[TRY IT]
Once a line is found to contain "warthog", copy it out of the listing.

*** Opening of PROVIDED INFORMATION ***

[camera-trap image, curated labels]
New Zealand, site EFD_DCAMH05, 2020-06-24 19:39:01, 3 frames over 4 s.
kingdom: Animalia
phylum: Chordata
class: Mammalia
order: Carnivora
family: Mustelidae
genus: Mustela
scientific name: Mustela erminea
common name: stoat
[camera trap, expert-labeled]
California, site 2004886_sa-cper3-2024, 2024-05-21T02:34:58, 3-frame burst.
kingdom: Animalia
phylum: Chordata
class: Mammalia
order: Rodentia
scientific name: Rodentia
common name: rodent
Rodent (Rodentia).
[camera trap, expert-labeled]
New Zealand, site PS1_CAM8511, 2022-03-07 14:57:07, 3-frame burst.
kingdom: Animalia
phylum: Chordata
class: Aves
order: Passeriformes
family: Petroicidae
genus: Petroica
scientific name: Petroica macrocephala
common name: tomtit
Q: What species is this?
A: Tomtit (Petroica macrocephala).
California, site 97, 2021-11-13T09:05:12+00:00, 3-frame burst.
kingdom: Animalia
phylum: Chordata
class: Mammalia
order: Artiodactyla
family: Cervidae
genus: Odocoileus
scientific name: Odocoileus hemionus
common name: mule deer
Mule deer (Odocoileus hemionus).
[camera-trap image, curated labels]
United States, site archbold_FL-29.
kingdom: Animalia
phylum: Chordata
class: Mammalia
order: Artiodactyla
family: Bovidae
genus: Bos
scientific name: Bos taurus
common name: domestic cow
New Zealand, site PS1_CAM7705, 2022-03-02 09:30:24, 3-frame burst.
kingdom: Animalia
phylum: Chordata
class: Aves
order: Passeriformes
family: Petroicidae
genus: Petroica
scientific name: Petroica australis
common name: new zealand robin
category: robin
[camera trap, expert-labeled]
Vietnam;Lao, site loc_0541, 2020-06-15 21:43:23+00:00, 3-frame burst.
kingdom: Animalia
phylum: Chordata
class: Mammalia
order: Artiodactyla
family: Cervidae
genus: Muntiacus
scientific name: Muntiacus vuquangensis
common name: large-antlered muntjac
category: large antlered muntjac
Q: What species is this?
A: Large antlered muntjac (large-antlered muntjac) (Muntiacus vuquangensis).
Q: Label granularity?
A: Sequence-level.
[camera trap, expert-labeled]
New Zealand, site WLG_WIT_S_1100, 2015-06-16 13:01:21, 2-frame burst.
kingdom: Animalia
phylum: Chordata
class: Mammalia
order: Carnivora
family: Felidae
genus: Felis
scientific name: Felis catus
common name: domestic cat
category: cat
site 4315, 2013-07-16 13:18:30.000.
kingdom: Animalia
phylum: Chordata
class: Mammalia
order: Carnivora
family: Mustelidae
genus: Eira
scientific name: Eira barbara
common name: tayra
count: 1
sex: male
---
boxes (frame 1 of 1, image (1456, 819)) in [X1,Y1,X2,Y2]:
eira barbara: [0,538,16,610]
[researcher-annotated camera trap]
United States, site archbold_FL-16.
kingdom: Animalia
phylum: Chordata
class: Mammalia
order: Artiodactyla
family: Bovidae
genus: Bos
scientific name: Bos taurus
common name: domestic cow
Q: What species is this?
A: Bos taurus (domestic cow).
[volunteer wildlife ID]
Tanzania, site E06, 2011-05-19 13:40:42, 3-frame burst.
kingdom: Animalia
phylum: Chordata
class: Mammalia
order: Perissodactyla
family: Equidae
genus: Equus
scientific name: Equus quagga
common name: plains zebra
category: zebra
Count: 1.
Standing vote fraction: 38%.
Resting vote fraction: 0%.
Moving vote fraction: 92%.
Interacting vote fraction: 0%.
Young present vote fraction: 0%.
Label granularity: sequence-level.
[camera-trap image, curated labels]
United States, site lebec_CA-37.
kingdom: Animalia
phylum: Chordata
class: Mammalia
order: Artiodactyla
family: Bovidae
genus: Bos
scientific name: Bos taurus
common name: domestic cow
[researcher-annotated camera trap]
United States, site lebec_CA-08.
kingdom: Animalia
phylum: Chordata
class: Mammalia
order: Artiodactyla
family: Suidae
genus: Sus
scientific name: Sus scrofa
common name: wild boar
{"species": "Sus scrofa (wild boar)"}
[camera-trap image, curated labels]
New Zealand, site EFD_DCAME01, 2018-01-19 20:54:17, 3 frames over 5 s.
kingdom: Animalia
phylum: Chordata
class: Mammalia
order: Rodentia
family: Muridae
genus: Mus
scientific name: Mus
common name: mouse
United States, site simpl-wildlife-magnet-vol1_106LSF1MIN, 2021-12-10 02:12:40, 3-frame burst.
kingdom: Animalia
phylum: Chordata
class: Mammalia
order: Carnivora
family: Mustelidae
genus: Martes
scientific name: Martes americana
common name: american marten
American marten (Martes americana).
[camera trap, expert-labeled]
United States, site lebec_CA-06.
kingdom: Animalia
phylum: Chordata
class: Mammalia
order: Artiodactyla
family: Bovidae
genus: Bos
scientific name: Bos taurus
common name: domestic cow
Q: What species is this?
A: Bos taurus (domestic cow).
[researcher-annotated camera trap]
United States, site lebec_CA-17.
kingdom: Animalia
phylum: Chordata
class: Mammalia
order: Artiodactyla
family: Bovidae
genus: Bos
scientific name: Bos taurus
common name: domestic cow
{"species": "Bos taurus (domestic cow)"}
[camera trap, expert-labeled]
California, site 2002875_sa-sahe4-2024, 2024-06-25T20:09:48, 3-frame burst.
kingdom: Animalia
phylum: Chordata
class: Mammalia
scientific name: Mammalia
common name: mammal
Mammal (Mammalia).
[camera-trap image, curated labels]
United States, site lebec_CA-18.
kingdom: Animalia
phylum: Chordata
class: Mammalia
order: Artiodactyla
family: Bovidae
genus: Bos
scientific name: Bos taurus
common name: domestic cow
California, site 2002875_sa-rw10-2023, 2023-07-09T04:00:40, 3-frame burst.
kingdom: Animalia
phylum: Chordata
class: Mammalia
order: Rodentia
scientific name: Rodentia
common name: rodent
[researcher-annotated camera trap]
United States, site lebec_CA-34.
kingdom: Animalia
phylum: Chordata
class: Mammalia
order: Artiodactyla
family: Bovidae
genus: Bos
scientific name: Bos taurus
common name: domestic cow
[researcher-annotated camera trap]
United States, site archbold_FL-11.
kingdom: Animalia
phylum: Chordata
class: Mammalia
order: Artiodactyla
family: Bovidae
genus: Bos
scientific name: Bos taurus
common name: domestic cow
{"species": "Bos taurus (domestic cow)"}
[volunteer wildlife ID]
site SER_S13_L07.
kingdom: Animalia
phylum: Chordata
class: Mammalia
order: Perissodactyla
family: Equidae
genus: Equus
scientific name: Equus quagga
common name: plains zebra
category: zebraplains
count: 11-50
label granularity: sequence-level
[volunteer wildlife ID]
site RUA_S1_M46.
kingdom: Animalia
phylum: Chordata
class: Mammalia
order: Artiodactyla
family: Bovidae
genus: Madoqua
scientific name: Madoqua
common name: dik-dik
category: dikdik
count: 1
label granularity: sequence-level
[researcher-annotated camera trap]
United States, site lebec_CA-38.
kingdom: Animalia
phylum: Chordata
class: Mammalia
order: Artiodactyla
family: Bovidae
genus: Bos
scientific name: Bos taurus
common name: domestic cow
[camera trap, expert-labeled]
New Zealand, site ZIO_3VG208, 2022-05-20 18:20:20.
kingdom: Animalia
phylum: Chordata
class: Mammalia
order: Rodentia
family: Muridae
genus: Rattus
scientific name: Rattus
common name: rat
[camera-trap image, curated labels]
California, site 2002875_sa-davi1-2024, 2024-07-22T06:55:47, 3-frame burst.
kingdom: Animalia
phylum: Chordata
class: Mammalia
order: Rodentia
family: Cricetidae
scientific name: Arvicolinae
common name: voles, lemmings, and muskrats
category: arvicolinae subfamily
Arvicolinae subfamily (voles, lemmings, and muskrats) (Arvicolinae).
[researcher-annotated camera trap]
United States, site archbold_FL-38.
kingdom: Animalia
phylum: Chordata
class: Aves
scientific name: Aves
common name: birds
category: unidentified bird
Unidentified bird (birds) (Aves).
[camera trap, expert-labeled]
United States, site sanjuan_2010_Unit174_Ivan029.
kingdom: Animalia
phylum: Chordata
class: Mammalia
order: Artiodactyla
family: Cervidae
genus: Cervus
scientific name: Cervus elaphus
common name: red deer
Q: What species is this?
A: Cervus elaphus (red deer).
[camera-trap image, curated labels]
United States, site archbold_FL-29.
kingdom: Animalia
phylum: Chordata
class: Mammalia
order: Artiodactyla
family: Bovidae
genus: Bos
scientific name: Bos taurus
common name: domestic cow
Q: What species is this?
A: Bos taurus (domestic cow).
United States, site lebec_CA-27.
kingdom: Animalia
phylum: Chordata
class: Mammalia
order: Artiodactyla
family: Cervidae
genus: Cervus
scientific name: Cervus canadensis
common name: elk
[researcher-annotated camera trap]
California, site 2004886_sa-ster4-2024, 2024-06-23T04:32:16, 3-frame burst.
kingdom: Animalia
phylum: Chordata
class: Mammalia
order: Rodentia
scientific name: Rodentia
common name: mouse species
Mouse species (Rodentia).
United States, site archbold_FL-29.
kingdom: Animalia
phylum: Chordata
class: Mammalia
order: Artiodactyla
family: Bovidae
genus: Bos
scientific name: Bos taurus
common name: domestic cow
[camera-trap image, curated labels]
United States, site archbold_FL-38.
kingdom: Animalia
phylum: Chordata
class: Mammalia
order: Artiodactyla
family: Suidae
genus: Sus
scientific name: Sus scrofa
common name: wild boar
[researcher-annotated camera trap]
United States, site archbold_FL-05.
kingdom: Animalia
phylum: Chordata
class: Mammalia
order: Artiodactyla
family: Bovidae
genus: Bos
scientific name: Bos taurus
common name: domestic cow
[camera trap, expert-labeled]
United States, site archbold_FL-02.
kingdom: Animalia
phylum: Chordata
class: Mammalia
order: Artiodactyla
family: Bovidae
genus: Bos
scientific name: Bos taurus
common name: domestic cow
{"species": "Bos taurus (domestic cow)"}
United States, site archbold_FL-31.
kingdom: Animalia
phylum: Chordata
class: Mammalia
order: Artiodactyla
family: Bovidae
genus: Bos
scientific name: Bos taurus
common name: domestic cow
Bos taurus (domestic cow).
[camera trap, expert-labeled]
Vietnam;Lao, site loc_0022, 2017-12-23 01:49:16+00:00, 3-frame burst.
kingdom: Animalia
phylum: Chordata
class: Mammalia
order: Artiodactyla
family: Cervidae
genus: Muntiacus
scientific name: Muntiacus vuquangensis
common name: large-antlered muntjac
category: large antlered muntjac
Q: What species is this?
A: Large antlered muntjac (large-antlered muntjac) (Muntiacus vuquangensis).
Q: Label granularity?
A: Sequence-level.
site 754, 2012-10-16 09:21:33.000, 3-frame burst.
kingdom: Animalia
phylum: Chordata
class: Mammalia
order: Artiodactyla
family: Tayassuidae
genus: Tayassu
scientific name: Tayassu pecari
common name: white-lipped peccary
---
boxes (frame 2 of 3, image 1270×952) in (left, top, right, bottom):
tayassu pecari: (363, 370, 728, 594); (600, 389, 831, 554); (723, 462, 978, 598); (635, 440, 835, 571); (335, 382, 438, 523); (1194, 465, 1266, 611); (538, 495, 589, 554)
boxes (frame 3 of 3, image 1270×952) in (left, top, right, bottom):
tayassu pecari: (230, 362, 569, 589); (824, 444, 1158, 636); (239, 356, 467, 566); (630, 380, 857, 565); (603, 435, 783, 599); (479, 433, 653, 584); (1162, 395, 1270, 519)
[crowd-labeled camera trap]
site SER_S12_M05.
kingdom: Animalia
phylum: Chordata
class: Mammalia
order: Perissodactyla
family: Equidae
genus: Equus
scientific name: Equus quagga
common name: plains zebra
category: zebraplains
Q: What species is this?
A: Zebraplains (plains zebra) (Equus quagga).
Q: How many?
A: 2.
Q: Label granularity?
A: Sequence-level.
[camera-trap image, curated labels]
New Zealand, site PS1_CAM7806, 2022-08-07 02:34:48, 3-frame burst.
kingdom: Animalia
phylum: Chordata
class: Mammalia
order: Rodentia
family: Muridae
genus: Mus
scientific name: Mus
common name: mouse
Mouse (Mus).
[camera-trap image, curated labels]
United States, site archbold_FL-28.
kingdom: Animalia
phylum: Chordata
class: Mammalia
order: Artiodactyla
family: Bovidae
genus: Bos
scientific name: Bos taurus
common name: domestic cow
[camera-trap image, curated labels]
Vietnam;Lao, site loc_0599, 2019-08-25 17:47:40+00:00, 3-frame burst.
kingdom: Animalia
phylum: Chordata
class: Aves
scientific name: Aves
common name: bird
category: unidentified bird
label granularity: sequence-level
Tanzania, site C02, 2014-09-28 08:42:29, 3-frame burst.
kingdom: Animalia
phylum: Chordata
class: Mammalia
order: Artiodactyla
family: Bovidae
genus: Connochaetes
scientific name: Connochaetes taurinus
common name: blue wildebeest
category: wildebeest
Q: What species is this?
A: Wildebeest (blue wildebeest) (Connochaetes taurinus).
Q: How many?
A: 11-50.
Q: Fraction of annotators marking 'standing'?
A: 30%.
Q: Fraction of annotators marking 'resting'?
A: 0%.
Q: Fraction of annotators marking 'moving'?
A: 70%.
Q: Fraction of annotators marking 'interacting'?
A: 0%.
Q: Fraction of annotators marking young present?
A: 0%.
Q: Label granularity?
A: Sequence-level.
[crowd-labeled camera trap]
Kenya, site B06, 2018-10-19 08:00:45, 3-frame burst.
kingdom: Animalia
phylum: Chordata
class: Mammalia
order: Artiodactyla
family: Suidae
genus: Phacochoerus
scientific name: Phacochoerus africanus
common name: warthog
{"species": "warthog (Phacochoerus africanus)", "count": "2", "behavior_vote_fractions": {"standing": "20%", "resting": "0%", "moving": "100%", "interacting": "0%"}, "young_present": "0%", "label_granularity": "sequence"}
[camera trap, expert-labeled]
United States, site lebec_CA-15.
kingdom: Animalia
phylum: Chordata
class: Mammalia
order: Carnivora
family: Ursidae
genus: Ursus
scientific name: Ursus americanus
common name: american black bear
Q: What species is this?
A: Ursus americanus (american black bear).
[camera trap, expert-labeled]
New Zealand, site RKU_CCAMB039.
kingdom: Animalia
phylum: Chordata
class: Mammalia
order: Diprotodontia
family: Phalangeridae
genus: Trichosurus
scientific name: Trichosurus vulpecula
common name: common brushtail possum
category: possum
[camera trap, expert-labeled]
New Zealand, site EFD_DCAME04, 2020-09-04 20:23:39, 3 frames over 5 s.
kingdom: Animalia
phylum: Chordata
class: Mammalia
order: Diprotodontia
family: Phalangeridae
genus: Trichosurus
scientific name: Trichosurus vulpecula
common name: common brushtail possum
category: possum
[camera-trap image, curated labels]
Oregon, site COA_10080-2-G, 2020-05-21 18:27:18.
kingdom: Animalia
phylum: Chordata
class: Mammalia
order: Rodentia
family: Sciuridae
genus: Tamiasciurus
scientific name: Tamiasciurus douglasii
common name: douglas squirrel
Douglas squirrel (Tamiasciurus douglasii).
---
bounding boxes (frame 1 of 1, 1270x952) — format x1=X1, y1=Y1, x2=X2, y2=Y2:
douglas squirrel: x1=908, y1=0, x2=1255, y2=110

*** Close of PROVIDED INFORMATION ***

[OUTPUT FOR THIS EXERCISE]
common name: warthog
{"species": "warthog (Phacochoerus africanus)", "count": "2", "behavior_vote_fractions": {"standing": "20%", "resting": "0%", "moving": "100%", "interacting": "0%"}, "young_present": "0%", "label_granularity": "sequence"}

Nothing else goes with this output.